Random methods of estimating p must be considered only a small footnote in the long history of the endeavours – to some very interesting and to others completely useless – to calculate p to an ever-increasing number of digits. Two years ago a team of Japanese scientists used 400 hours of supercomputer time to compute p to 1.24 trillion places. If printed, this number which begins

3.141592653589793238462643383279502884197169399375105820974944...

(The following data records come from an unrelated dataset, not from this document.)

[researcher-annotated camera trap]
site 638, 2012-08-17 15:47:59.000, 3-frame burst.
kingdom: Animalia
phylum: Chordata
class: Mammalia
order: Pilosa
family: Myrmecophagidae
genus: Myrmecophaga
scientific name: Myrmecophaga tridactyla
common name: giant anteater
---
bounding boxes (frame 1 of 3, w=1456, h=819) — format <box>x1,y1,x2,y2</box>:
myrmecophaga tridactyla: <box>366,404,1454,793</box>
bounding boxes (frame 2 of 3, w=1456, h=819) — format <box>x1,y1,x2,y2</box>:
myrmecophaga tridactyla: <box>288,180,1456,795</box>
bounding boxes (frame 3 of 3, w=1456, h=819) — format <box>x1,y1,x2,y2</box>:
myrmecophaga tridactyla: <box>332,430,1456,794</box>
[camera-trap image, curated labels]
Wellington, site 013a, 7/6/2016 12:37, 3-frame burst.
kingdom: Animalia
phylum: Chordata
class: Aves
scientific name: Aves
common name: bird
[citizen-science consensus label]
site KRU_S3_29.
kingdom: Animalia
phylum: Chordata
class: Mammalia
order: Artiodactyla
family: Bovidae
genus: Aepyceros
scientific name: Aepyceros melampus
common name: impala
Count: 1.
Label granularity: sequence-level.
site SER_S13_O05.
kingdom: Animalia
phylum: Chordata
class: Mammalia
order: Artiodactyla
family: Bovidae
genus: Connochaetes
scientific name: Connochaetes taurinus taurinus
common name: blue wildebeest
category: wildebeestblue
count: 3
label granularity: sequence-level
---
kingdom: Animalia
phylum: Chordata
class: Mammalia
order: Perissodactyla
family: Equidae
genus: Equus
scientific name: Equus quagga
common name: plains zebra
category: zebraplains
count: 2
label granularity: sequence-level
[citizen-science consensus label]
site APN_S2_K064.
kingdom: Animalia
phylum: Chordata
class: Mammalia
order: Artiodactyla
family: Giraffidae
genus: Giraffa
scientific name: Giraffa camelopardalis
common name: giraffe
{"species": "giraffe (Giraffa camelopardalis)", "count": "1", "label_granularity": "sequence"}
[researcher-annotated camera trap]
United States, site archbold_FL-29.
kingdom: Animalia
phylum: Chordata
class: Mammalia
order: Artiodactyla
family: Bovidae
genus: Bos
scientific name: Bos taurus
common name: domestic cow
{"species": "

would extend for almost 20 million miles.

Collecting Coupons

One of my favourite statistical examples is one I met first as a graduate student and have used many times both as a classroom example and as a programming exercise. Indeed, about a dozen years ago I wrote a four-page brochure using it to introduce the J language. It is known as the coupon collector’s problem, and has its application in the repeated purchase of some product such as breakfast cereal until a complete set of prizes, contained one in each box, is obtained. We are interested in knowing how many boxes of cereal must be purchased on the average until we have all of the prizes.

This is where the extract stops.